[Task requirements]:
Extract exactly and only the lines of the data below, starting at the line with "United States, site archbold_FL-17." and stopping after the final line.

[Source records]:
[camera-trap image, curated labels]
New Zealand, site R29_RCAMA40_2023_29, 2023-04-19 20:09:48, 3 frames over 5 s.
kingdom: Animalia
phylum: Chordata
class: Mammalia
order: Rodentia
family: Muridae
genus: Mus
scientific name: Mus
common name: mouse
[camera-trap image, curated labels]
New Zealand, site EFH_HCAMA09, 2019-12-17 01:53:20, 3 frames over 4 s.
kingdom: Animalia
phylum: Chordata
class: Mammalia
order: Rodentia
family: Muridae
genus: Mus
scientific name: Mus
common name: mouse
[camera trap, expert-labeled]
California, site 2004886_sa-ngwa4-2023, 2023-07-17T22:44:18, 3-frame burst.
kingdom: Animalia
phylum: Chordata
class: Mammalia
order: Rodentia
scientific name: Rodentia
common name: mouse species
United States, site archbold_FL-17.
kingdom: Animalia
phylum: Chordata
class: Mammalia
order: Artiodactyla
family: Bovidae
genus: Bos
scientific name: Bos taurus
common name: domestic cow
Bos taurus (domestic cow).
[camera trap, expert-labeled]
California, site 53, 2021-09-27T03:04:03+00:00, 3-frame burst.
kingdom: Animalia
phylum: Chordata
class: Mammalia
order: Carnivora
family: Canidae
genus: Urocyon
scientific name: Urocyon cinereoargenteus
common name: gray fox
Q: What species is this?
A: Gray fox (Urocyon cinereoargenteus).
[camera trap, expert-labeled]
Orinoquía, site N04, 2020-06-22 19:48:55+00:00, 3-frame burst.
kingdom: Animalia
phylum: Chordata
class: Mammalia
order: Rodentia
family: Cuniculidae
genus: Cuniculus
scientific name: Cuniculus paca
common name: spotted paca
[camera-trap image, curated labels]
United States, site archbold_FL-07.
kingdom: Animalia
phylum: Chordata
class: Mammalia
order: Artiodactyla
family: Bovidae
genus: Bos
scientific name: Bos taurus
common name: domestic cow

[Solution to this exercise]:
United States, site archbold_FL-17.
kingdom: Animalia
phylum: Chordata
class: Mammalia
order: Artiodactyla
family: Bovidae
genus: Bos
scientific name: Bos taurus
common name: domestic cow
Bos taurus (domestic cow).
[camera trap, expert-labeled]
California, site 53, 2021-09-27T03:04:03+00:00, 3-frame burst.
kingdom: Animalia
phylum: Chordata
class: Mammalia
order: Carnivora
family: Canidae
genus: Urocyon
scientific name: Urocyon cinereoargenteus
common name: gray fox
Q: What species is this?
A: Gray fox (Urocyon cinereoargenteus).
[camera trap, expert-labeled]
Orinoquía, site N04, 2020-06-22 19:48:55+00:00, 3-frame burst.
kingdom: Animalia
phylum: Chordata
class: Mammalia
order: Rodentia
family: Cuniculidae
genus: Cuniculus
scientific name: Cuniculus paca
common name: spotted paca
[camera-trap image, curated labels]
United States, site archbold_FL-07.
kingdom: Animalia
phylum: Chordata
class: Mammalia
order: Artiodactyla
family: Bovidae
genus: Bos
scientific name: Bos taurus
common name: domestic cow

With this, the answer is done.